It was over 12 years ago the last time my whole family was in HK. Now that we’re all here again, it feels kinda funny, especially when we have to set a time and place to meet up instead of going everywhere in a car all together, like in the past. It feels like this should be a check point to see all the changes in everyone and in our family as a whole.
First of all, I’m so glad that my dad made a decision for our family to move to Canada. It was very tough at the beginning and I felt like I had no choice. I hated getting up at 4 in the morning to go to airport to leave infinitely for a place I hardly knew. I wanted to get off the plane as soon as I got on it. For quite a long time, we felt lost living in Vancouver trying to find a place to settle down. We were trapped in a basement, surrounded by stacks and stacks of cardboard boxes that contained our belongings. I didn’t have my own room and there was no privacy. The weather was bad and every conversation I heard between my parents and their friends was about trivial things like where to get a SIN card, where to get cheap groceries or furniture. I had to go to boring places with my parents everyday. I couldn’t find any cute stationery in the stores. All I found were dull pencil cases and plain binders. Basically I wasn’t given what i needed as a teenager. I was stuck.

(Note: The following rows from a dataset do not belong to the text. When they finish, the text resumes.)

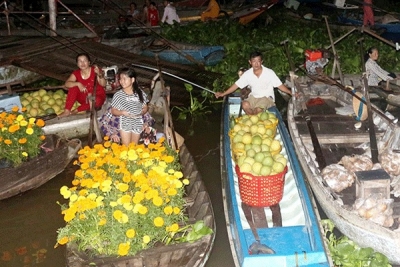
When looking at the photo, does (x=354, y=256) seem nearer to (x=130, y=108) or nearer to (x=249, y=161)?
(x=249, y=161)

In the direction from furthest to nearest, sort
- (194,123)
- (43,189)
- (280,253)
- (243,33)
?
(243,33) → (194,123) → (43,189) → (280,253)

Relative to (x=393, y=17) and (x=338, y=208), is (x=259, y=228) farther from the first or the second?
(x=393, y=17)

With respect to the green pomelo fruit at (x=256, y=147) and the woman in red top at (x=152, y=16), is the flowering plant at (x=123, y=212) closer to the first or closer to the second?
the green pomelo fruit at (x=256, y=147)

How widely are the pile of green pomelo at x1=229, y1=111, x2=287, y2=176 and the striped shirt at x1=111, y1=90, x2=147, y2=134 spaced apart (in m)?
1.34

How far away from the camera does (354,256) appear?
4688 mm

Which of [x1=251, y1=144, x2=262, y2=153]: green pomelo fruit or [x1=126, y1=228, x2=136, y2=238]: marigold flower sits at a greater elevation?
[x1=251, y1=144, x2=262, y2=153]: green pomelo fruit

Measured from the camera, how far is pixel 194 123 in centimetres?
1013

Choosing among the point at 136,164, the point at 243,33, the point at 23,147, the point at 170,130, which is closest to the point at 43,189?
the point at 23,147

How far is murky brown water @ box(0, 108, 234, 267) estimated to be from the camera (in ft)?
18.7

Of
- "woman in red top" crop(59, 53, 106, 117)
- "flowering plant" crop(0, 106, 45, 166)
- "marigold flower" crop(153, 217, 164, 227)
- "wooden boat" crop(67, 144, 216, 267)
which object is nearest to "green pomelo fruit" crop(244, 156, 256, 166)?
"wooden boat" crop(67, 144, 216, 267)

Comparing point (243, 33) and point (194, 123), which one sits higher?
point (243, 33)

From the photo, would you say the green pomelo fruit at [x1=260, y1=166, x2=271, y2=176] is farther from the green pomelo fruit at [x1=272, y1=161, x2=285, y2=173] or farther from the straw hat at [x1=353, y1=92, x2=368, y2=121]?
the straw hat at [x1=353, y1=92, x2=368, y2=121]

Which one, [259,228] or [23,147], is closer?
[259,228]

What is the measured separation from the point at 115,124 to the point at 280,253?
3341 mm
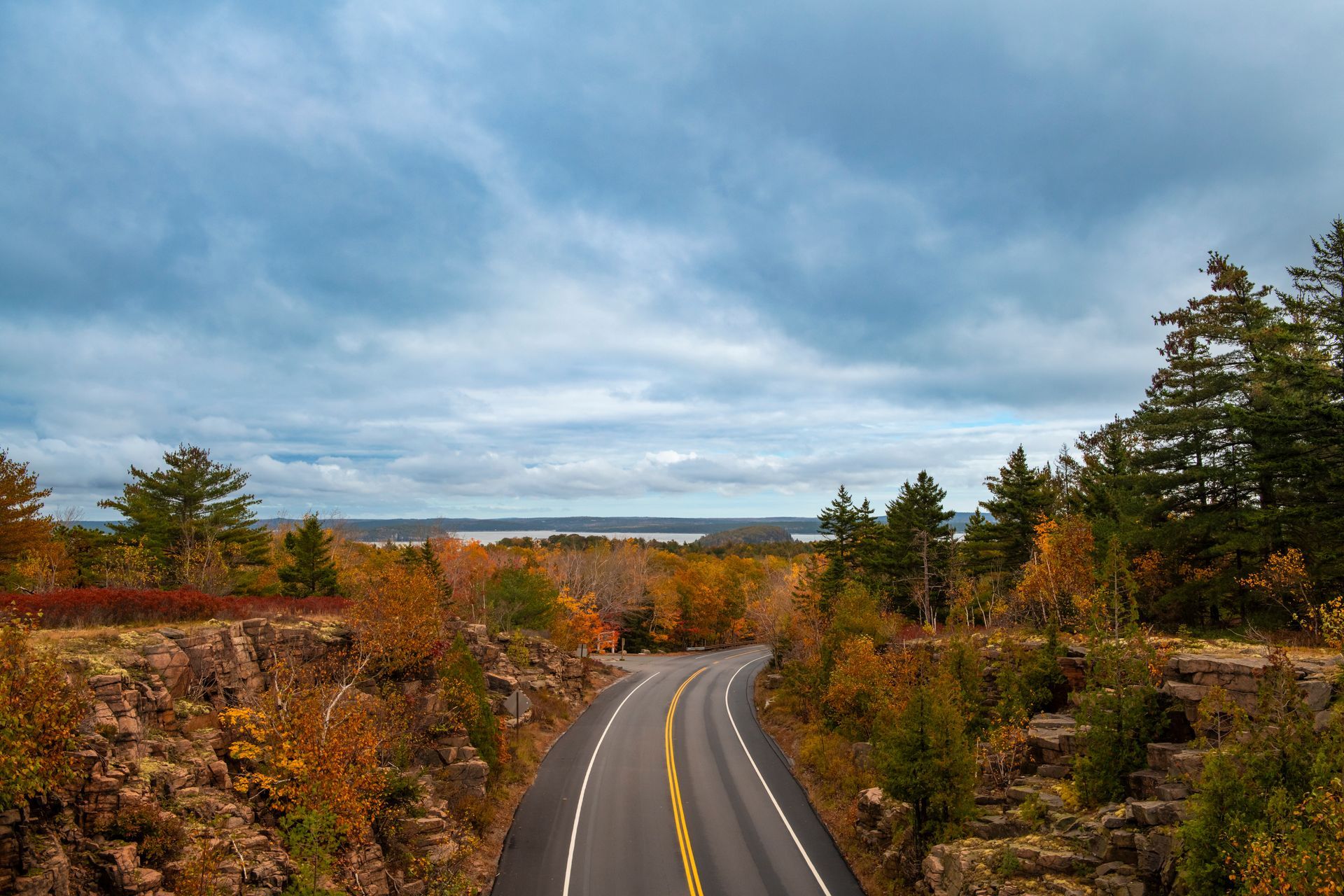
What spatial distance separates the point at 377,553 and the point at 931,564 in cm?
6391

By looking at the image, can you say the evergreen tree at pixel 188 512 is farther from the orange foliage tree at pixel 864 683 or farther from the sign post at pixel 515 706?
the orange foliage tree at pixel 864 683

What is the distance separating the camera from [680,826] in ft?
95.2

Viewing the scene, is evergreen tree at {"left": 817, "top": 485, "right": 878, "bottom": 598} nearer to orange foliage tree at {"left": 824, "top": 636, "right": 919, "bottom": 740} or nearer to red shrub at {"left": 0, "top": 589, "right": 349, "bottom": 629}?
orange foliage tree at {"left": 824, "top": 636, "right": 919, "bottom": 740}

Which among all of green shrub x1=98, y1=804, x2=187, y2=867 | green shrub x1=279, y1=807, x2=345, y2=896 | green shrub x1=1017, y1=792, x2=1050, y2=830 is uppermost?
green shrub x1=98, y1=804, x2=187, y2=867

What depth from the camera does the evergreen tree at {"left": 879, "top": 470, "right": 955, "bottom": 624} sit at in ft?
172

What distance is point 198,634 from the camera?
22156 millimetres

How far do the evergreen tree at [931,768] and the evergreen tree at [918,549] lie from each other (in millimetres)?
29613

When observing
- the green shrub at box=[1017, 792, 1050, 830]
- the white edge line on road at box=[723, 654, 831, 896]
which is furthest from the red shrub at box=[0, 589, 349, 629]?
the green shrub at box=[1017, 792, 1050, 830]

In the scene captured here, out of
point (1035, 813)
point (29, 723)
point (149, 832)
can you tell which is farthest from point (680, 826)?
point (29, 723)

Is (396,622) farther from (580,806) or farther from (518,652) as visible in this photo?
(518,652)

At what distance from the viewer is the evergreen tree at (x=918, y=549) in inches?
2069

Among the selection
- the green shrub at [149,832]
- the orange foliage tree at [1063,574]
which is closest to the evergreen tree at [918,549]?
the orange foliage tree at [1063,574]

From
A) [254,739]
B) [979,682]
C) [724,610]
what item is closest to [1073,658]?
[979,682]

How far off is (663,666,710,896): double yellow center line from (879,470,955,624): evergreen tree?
22179 mm
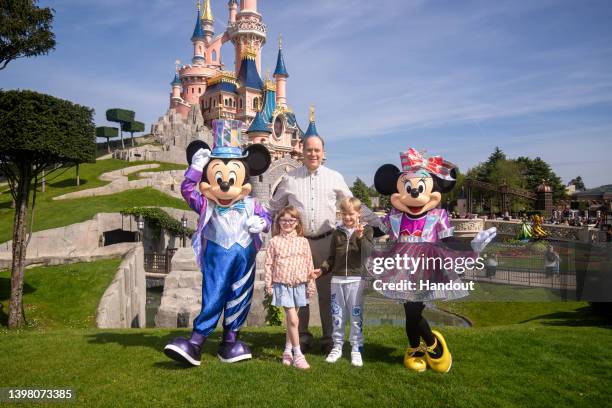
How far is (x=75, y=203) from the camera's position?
22062mm

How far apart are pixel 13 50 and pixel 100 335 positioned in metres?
5.91

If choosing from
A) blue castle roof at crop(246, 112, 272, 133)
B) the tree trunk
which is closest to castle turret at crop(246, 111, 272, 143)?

However, now that I look back, it’s all worth it. I definitely gained a lot in a totally different environment which opened my eyes. As for my the rest of my family, the changes are obvious.
My dad changed from a bad-tempered chauvinist to a caring husband. He used to be in control of everything without listening to opinions. He would shout at my mom furiously over little things, which made me wonder why my mom would marry him. Since he got a stable job at London Drugs, he has been “tamed” and become much easier to talk to. Now his relationship with my mom is a lot stronger. I guess things can get better when u feel safe with a job and a religion.
My mom has become happier and has less to worry about than when she had to take care of a cafe with my dad. Those 3 or 4 years in that cafe must have been exhausting for both of them. I remember seeing how my mom grew old in those years. Now she’s a typically carefree housewife. And although I don’t totally agree with their belief in Jehovah’s Witness, it’s undeniable that my parents have become calmer and more joyful because of it.
For such a static person, my brother surprisingly accomplished the most. He’s becoming a dad. It was like yesterday when he still hung out with my mom all the time. Now he’s having his own family?!?! Hopefully this will force him to actually GROW. haha.
For me, hm…… too many to list. I can’t think of any aspect of me that hasn’t changed. Basically I turned from timid and quiet to daring and adventurous. I used to be too protected and taken care of. I wasted my time by pleasing others. Everyone referred to me as innocent. At some point I realized that I had to defy. Then I succeeded and finally became my true self. Also, I changed from being reconciled in stagnation to seeking progression all the time. I just want to keep exploring as long as I can.
Despite the fact that I’m far away from my family most of the time, we’re closer than we were when we lived together. I actually talk to them now. It’s that’s normal? Our 1st family dinner in HK after 12 years - guess who paid for it. Yeah, finally my turn! Yey~!